Il est prévu que nous partions fin juillet, après avoir récupéré Tom, qui passera ses trois premières semaines de vacances chez mes parents, son père n’ayant pas manifesté la volonté de passer du temps avec lui pendant l’été.

J’appréhende quelque peu nos premières vacances tous ensemble, mais je sens tout de même poindre l’excitation en moi malgré la difficulté que représente le choix d’un hôtel « convenable ». Comme pour tout, Thomas se montre extrêmement exigeant, ce qui finit toujours par devenir agaçant. Il appelle quantité d’hôtels l’un après l’autre, pose énormément de questions, prend des notes, compare les offres, rappelle encore, puis raye quelques noms de sa liste sans que je comprenne pourquoi. Il passe des soirées entières à faire son étude de marché tandis que je m’endors avec des images de Méditerranée plein les rêves. Je n’ai de toute façon pas mon mot à dire, puisque je ne paye rien.
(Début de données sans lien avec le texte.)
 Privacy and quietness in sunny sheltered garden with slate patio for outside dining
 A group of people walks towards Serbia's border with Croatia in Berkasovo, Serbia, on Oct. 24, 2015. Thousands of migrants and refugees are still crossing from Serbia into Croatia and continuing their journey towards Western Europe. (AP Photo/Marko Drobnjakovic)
Il ne l’a jamais exprimé clairement, mais cette idée sous-tend son discours. Et s’il me demande bien entendu mon avis, c’est toujours le sien qui finit par primer. Cette attitude me rappelle clairement une conversation que nous avions eue au sujet de la dépendance de sa mère, qui n’a jamais travaillé. Il déplorait le fait qu’elle ne puisse s’opposer à son père en raison de son manque d’autonomie financière.

Personnellement, je serais prête à louer une petite maison dans laquelle je pourrais cuisiner ou étendre mon linge parfumé à la lavande dans le jardin, au soleil. Mais, comme je l’ai parfaitement compris, ce n’est pas le souhait de Thomas, qui a d’autres critères à l’esprit.
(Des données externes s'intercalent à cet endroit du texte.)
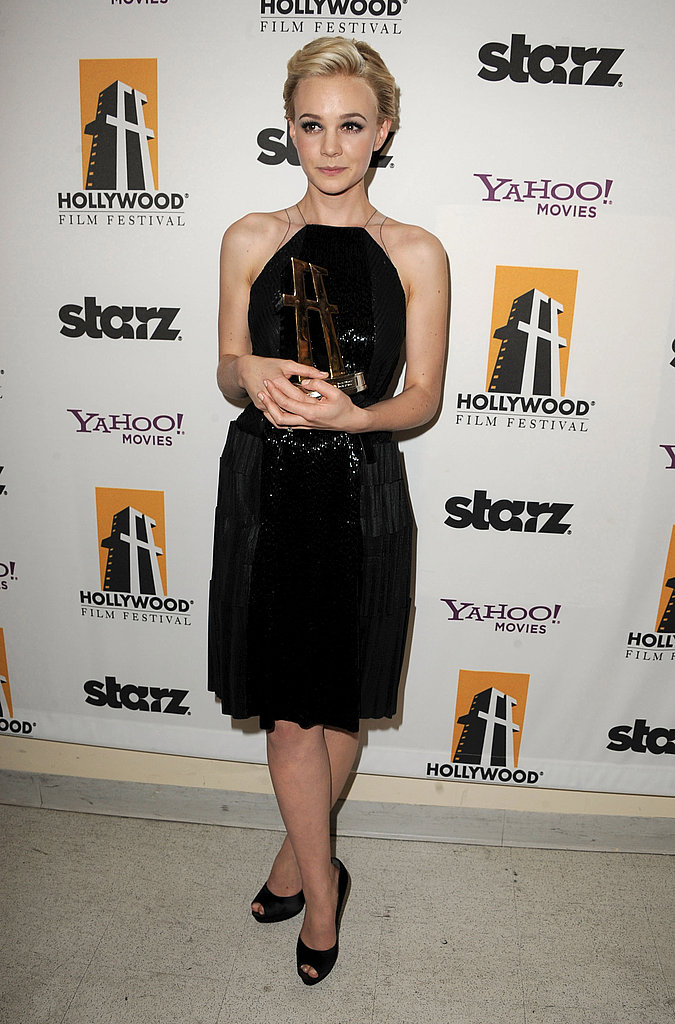 Carey Mulligan cradled her Hollywood Supporting Actress award.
Sa sélection se porte finalement sur un loft industriel, qui ne représente en rien l’idée que je me fais de vacances à la mer. Le lieu semble très atypique et décoré avec beaucoup de goût, mais je regrette de ne pas avoir une terrasse ou un petit bout de jardin dans lequel je pourrais sentir l’herbe voilée de rosée matinale sous mes pieds nus. Depuis ma plus tendre enfance, je suis habituée à passer mes étés dehors, vêtue d’une robe courte, les cheveux au vent, et je me juge tout de même très chanceuse de découvrir enfin la Corse. Je suis également ravie d’y emmener Tom. Comment pourrais-je me plaindre ? J’ai décidé que je voulais le bonheur, plus que tout…

C’est dans cet état d’esprit que je choisis, quelques jours avant notre départ en vacances, d’arrêter de prendre la pilule. S’il s’agit là du seul élément qui manque à l’accomplissement de Thomas, alors je lui donnerai cet enfant. Et, tous les quatre, nous serons les plus heureux au monde. Oui, nous y arriverons.

Quand j’annonce ma décision à Thomas, il en est à peine surpris.